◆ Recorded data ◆

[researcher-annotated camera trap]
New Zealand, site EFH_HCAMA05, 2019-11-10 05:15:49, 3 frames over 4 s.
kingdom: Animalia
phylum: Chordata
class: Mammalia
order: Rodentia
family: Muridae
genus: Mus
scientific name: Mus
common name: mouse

...

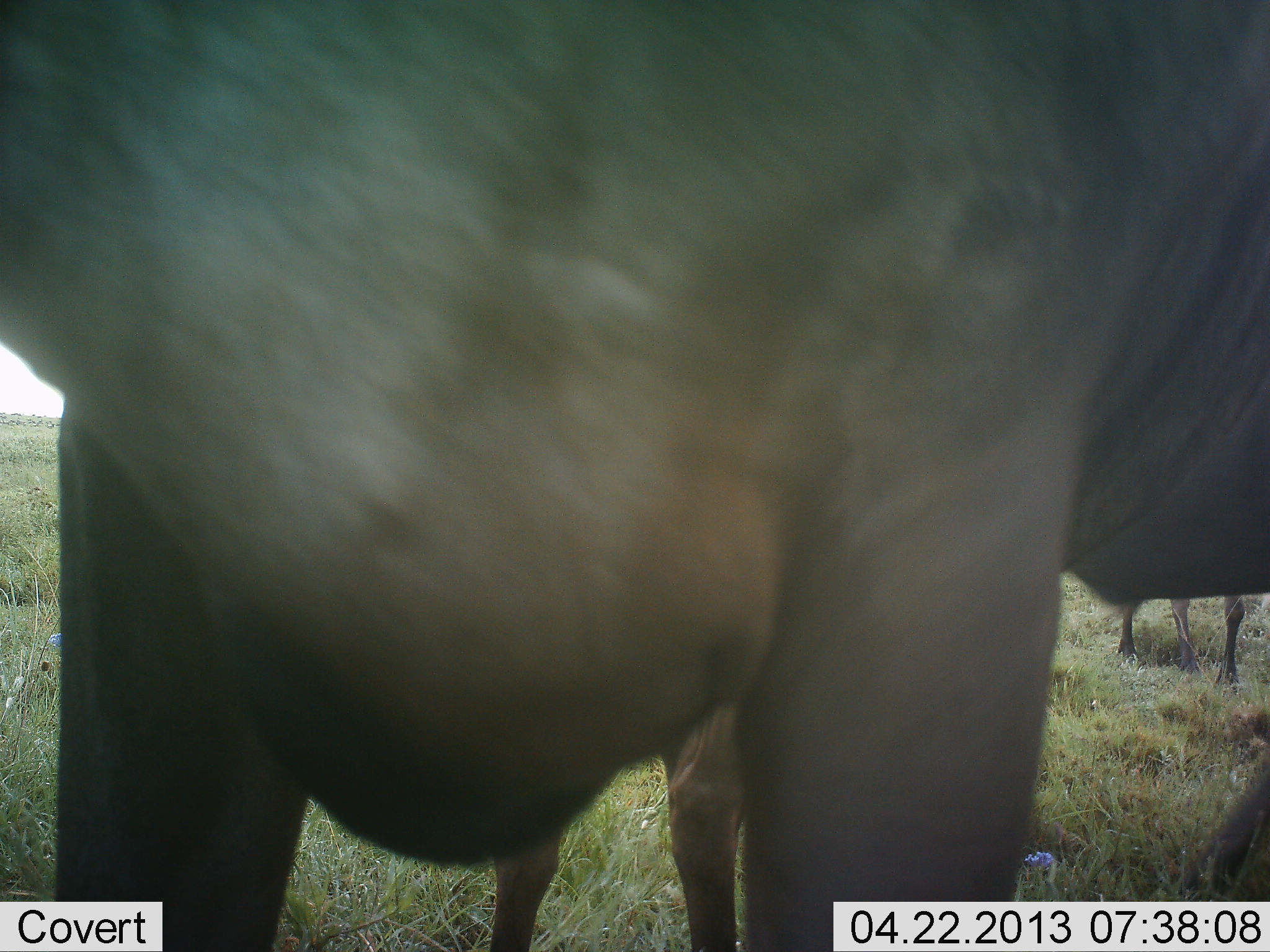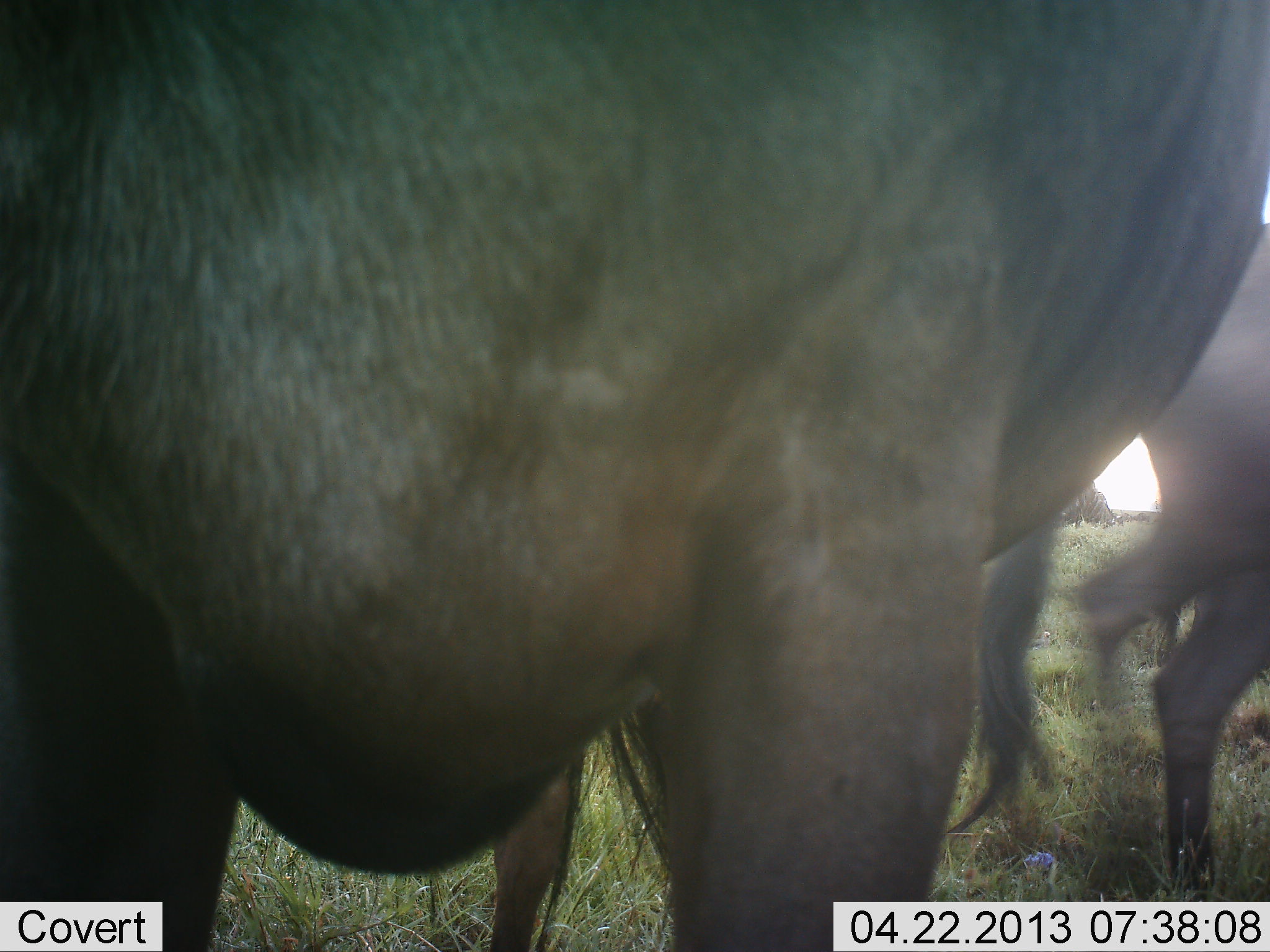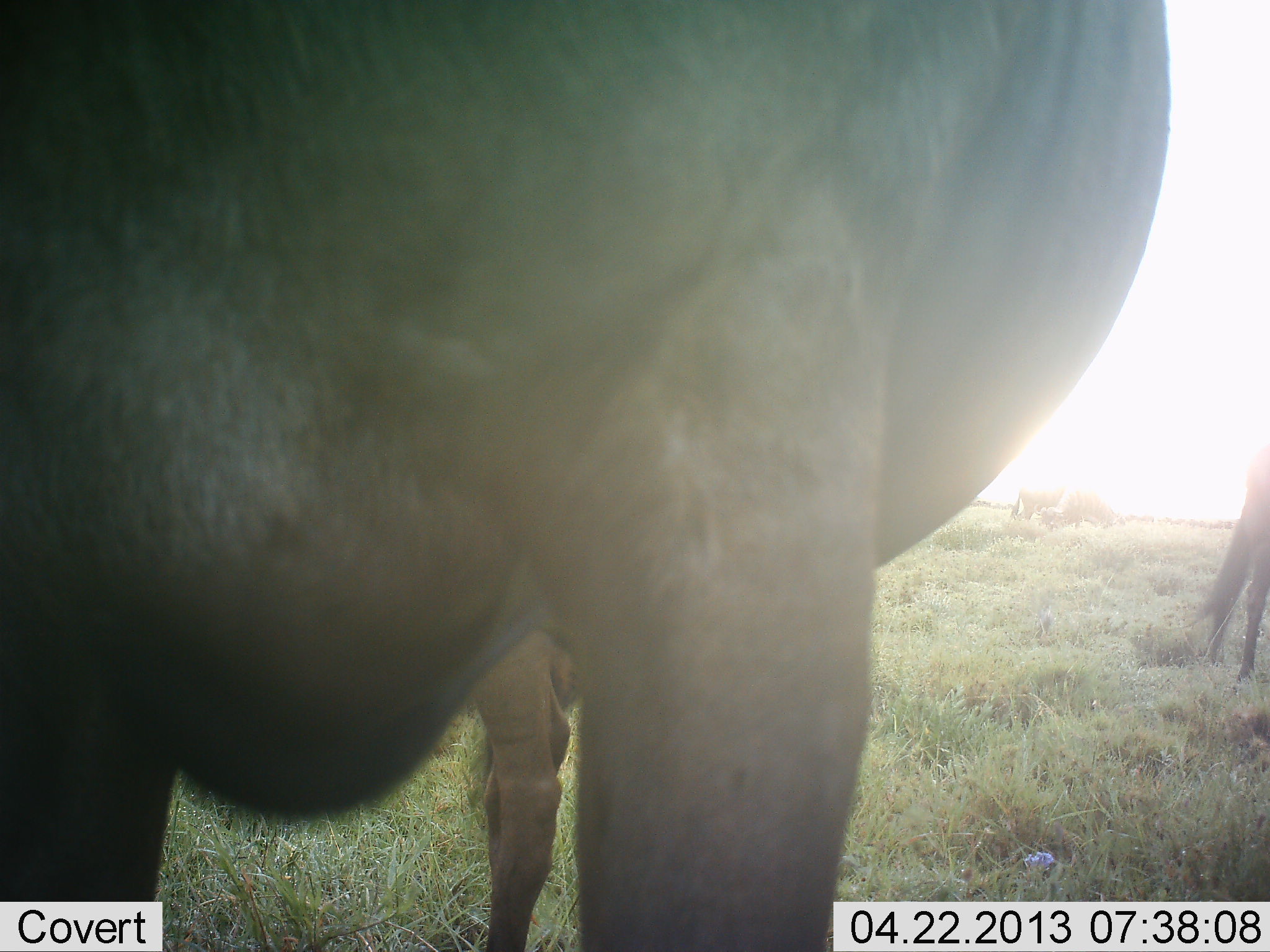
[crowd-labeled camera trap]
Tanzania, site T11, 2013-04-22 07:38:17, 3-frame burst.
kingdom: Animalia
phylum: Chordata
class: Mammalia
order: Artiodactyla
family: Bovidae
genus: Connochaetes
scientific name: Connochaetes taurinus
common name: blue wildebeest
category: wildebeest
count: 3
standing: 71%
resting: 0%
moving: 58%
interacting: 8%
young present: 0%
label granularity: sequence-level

◆ TASK DETAILS ◆
Looking at the entries above, can you reproduce exactly the lines from the one that holds "moving: 58%" through the one that holds "label granularity: sequence-level", and only those?

◆ EXPECTED OUTPUT ◆
moving: 58%
interacting: 8%
young present: 0%
label granularity: sequence-level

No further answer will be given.